I’m nobody! Who are you?
Are you nobody too?

Ik leerde het gedicht kennen via mijn dochter. Ik miste haar. Ik was in Frankrijk op retraite, een dag of tien van huis. Van tevoren had ik er niet aan gedacht dat dit de eerste keer zou zijn dat ik mijn kinderen zo lang niet zou zien. En wat zij die week allemaal zouden meemaken. Mijn oudste had al een jaar tickets voor een concert van Taylor Swift. Dat wist ik. Dat ze later nog een ticket zou bemachtigen zodat ze een tweede avond kon gaan, dat wist ik niet. Dat mijn jongste die week haar afscheidsfeest van groep 8 zou hebben, had ik kunnen weten. Net als van alle voorbereidingen voor de eindmusical.

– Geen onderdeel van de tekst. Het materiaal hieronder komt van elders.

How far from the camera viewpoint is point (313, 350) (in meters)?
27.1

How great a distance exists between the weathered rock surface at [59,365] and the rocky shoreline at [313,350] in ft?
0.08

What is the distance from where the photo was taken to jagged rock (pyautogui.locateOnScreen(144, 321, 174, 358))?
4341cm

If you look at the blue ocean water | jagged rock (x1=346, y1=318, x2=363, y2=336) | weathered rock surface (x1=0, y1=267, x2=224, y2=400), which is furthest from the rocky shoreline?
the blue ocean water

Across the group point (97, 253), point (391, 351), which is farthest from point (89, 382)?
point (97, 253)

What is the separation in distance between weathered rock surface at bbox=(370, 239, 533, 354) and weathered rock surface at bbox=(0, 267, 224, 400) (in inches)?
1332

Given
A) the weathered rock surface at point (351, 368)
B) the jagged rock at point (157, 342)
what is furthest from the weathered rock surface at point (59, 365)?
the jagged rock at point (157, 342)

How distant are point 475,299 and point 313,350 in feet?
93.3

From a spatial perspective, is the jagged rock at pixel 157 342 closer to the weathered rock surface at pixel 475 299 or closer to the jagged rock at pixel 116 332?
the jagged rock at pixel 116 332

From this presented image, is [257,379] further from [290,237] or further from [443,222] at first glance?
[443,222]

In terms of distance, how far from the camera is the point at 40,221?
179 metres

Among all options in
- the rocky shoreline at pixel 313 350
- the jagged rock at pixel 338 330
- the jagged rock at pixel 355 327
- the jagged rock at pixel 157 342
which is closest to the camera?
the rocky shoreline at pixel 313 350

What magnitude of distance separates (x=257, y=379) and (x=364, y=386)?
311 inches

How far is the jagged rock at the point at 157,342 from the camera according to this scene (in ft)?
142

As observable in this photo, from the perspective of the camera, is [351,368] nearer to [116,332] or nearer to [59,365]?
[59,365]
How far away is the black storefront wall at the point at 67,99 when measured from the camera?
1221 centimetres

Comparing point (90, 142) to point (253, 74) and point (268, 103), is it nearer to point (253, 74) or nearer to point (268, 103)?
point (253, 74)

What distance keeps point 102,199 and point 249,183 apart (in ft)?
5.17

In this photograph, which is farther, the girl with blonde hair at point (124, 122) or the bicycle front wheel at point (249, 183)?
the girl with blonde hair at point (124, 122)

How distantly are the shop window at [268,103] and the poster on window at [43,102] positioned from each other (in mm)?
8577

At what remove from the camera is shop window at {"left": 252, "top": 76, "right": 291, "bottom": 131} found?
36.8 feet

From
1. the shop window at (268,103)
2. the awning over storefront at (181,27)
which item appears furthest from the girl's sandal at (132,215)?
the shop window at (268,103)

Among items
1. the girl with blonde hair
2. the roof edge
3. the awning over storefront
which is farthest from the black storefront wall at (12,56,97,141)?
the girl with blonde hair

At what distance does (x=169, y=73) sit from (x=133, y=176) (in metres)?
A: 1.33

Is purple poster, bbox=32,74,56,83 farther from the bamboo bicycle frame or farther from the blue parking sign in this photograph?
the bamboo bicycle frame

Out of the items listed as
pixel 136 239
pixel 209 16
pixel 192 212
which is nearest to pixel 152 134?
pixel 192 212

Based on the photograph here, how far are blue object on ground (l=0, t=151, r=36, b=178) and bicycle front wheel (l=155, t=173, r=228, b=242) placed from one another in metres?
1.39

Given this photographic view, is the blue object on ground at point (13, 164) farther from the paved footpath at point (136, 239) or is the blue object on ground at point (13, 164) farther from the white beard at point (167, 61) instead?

Ik was vooral bezig met de hobbels van mijn reis. Dat waarvan ik ergens dacht dat ik het niet meer kon, dat ik me eraan over zou moeten geven. De reis, de intensiteit van het samen zijn, het delen van een kamer. Ik was bezig met wat ik mee zou nemen, of ik het zou kunnen tillen in de trein, hoe warm het zou zijn, welke slaapzak, hoeveel handdoeken. Hoe het zou lopen nu precies dit weekend geen treinen van en naar Amsterdam Centraal zouden rijden. Ik nam het maar zoals het was: de reis nam me vrijwel volledig in beslag.

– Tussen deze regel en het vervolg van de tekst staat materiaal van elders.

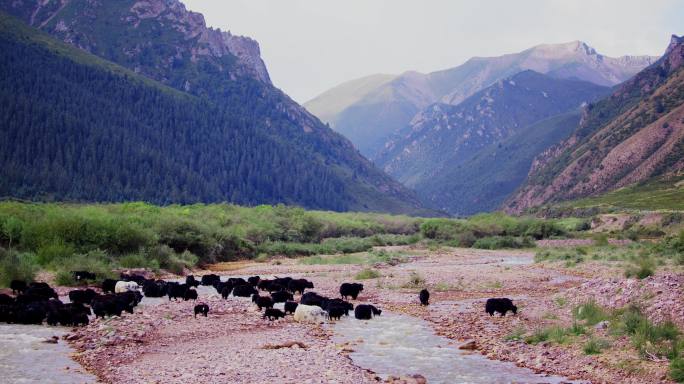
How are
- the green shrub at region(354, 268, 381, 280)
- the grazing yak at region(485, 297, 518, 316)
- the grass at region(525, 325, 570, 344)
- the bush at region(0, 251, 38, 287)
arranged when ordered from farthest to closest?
the green shrub at region(354, 268, 381, 280), the bush at region(0, 251, 38, 287), the grazing yak at region(485, 297, 518, 316), the grass at region(525, 325, 570, 344)

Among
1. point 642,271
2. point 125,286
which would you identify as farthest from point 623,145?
point 125,286

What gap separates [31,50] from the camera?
131m

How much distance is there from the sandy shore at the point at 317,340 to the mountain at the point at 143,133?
77.0 m

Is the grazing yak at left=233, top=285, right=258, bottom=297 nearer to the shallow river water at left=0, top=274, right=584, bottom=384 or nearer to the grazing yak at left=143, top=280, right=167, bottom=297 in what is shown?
the grazing yak at left=143, top=280, right=167, bottom=297

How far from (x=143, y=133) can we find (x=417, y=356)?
125 meters

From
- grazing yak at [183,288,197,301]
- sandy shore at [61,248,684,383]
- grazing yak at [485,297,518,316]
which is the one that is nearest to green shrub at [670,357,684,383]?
sandy shore at [61,248,684,383]

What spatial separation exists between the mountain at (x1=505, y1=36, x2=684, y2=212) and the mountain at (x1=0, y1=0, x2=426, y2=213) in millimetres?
41006

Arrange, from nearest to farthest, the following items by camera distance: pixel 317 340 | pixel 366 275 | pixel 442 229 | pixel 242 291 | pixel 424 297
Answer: pixel 317 340, pixel 424 297, pixel 242 291, pixel 366 275, pixel 442 229

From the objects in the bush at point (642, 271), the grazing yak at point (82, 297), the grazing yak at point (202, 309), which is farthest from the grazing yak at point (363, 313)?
the bush at point (642, 271)

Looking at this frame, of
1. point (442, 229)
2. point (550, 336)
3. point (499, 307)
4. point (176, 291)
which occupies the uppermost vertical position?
point (442, 229)

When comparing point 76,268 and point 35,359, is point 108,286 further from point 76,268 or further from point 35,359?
point 35,359

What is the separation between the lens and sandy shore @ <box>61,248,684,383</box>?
13820 mm

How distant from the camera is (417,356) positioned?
15977 mm

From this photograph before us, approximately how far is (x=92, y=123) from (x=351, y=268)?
92.3 meters
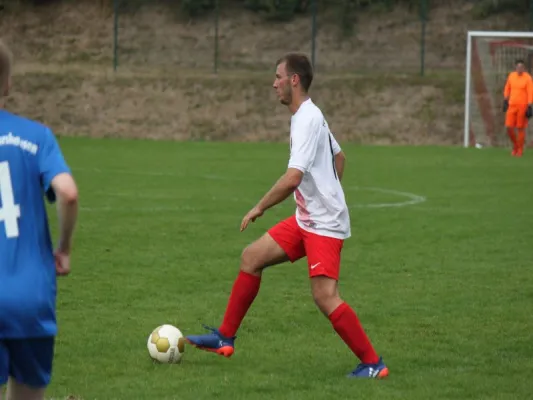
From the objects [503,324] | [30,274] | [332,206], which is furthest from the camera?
[503,324]

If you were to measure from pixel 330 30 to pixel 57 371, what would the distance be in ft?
114

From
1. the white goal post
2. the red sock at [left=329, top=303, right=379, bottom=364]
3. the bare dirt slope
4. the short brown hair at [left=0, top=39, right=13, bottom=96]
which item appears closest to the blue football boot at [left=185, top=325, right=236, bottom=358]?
the red sock at [left=329, top=303, right=379, bottom=364]

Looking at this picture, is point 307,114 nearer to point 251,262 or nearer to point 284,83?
point 284,83

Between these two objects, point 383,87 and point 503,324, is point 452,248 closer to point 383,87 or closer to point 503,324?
point 503,324

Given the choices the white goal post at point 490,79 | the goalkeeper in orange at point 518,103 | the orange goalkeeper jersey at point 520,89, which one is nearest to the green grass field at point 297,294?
the goalkeeper in orange at point 518,103

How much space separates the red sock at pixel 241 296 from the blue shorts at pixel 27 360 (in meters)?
3.00

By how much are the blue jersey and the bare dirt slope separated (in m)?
30.3

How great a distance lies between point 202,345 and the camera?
752 cm

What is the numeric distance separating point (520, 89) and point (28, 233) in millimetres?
25014

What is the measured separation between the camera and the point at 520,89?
28.3m

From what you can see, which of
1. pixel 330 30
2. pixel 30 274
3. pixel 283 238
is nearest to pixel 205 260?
pixel 283 238

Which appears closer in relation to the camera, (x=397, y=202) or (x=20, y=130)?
(x=20, y=130)

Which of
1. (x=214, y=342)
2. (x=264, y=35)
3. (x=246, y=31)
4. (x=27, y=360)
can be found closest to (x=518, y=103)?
(x=264, y=35)

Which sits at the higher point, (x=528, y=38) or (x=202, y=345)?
(x=528, y=38)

Vanaf het moment dat ik op de trein stond te wachten op het Amstelstation, om via een paar overstappen in Brussel te komen, was daar die herkenning. De herkenning dat ik het altijd zo gedaan heb, alsof het altijd zo was. Dat ik altijd al zo reisde, met een vriendin of alleen, met treinen die wel of niet kwamen en waarin we wel of geen zitplaatsen hadden. Dat er niets veranderd is. Dat ik niet veranderd ben. Ik ontmoette mijn vriendin op Den Bosch en samen gingen we verder. Naar Brussel Midi, waar we lunchten op een terras achter het station. 

Onze trein had flinke vertraging dus we kwamen pas laat in de avond aan op het station van Valence. We waren moe en het was onduidelijk of er nog openbaar vervoer zou gaan naar de stad, dus we namen een taxi naar ons hotel. Te weinig cash op zak maar de chauffeur reed ons wel langs een pinautomaat. Mijn vriendin zei iets van: ‘Fijn dat jij ook gewend bent om te reizen, dat merk ik’. Ja zo deed ik dat, en zo doe ik dat weer. 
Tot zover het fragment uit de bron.